Line by line, output everything from the one that contains "An Exhaustive Study" through the end of the material below, exactly as written and with no pictures.

_RECORDED DATA_.
══════════════════════════════

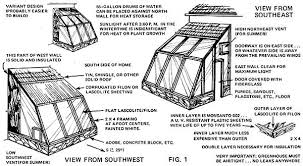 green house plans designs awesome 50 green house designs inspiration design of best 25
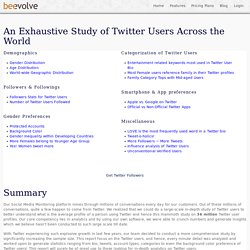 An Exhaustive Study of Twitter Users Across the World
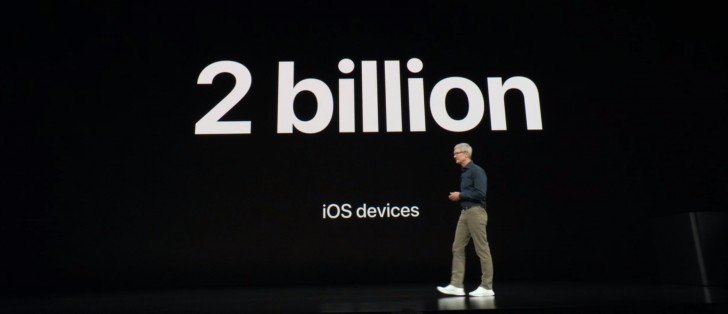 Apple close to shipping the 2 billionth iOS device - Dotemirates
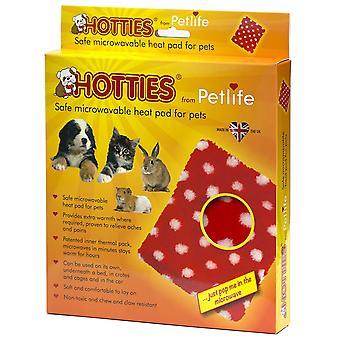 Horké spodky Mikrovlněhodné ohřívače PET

══════════════════════════════

_RESULT OF THE TASK_.
 An Exhaustive Study of Twitter Users Across the World
 Apple close to shipping the 2 billionth iOS device - Dotemirates
 Horké spodky Mikrovlněhodné ohřívače PET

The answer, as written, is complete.